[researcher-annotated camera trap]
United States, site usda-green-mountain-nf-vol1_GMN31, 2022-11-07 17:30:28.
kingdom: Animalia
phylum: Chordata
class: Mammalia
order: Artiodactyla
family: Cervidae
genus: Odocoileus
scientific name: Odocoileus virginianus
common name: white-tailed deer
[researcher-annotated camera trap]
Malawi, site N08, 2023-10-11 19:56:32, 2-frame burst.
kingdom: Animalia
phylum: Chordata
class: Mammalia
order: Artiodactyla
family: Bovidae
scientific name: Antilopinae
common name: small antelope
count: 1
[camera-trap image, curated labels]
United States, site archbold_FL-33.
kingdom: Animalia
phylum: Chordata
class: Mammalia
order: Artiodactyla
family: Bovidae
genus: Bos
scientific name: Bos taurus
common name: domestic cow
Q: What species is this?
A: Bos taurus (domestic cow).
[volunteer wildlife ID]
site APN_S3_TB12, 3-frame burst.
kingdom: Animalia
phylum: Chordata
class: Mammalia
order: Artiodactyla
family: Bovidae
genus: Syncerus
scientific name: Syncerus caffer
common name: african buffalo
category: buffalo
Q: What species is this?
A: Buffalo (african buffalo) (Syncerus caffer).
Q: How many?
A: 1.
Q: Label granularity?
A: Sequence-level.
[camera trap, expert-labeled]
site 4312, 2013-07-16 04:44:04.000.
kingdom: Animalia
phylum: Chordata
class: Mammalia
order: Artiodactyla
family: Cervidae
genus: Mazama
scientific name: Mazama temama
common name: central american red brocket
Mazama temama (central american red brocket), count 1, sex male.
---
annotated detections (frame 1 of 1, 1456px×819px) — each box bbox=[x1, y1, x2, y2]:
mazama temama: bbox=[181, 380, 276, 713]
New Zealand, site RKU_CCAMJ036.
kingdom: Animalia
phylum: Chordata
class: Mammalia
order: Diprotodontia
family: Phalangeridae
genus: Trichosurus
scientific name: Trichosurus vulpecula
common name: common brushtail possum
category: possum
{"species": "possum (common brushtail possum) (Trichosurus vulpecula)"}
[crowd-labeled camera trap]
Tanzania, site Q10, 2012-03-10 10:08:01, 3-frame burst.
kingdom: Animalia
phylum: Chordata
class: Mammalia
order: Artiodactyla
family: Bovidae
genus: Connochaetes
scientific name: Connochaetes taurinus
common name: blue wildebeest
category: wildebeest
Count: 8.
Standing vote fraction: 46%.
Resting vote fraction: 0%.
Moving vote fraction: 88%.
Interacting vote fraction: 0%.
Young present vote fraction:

---+---

TO DO = Copy the entire listing above, line for line, exactly.

OUTPUT BELOW =
[researcher-annotated camera trap]
United States, site usda-green-mountain-nf-vol1_GMN31, 2022-11-07 17:30:28.
kingdom: Animalia
phylum: Chordata
class: Mammalia
order: Artiodactyla
family: Cervidae
genus: Odocoileus
scientific name: Odocoileus virginianus
common name: white-tailed deer
[researcher-annotated camera trap]
Malawi, site N08, 2023-10-11 19:56:32, 2-frame burst.
kingdom: Animalia
phylum: Chordata
class: Mammalia
order: Artiodactyla
family: Bovidae
scientific name: Antilopinae
common name: small antelope
count: 1
[camera-trap image, curated labels]
United States, site archbold_FL-33.
kingdom: Animalia
phylum: Chordata
class: Mammalia
order: Artiodactyla
family: Bovidae
genus: Bos
scientific name: Bos taurus
common name: domestic cow
Q: What species is this?
A: Bos taurus (domestic cow).
[volunteer wildlife ID]
site APN_S3_TB12, 3-frame burst.
kingdom: Animalia
phylum: Chordata
class: Mammalia
order: Artiodactyla
family: Bovidae
genus: Syncerus
scientific name: Syncerus caffer
common name: african buffalo
category: buffalo
Q: What species is this?
A: Buffalo (african buffalo) (Syncerus caffer).
Q: How many?
A: 1.
Q: Label granularity?
A: Sequence-level.
[camera trap, expert-labeled]
site 4312, 2013-07-16 04:44:04.000.
kingdom: Animalia
phylum: Chordata
class: Mammalia
order: Artiodactyla
family: Cervidae
genus: Mazama
scientific name: Mazama temama
common name: central american red brocket
Mazama temama (central american red brocket), count 1, sex male.
---
annotated detections (frame 1 of 1, 1456px×819px) — each box bbox=[x1, y1, x2, y2]:
mazama temama: bbox=[181, 380, 276, 713]
New Zealand, site RKU_CCAMJ036.
kingdom: Animalia
phylum: Chordata
class: Mammalia
order: Diprotodontia
family: Phalangeridae
genus: Trichosurus
scientific name: Trichosurus vulpecula
common name: common brushtail possum
category: possum
{"species": "possum (common brushtail possum) (Trichosurus vulpecula)"}
[crowd-labeled camera trap]
Tanzania, site Q10, 2012-03-10 10:08:01, 3-frame burst.
kingdom: Animalia
phylum: Chordata
class: Mammalia
order: Artiodactyla
family: Bovidae
genus: Connochaetes
scientific name: Connochaetes taurinus
common name: blue wildebeest
category: wildebeest
Count: 8.
Standing vote fraction: 46%.
Resting vote fraction: 0%.
Moving vote fraction: 88%.
Interacting vote fraction: 0%.
Young present vote fraction:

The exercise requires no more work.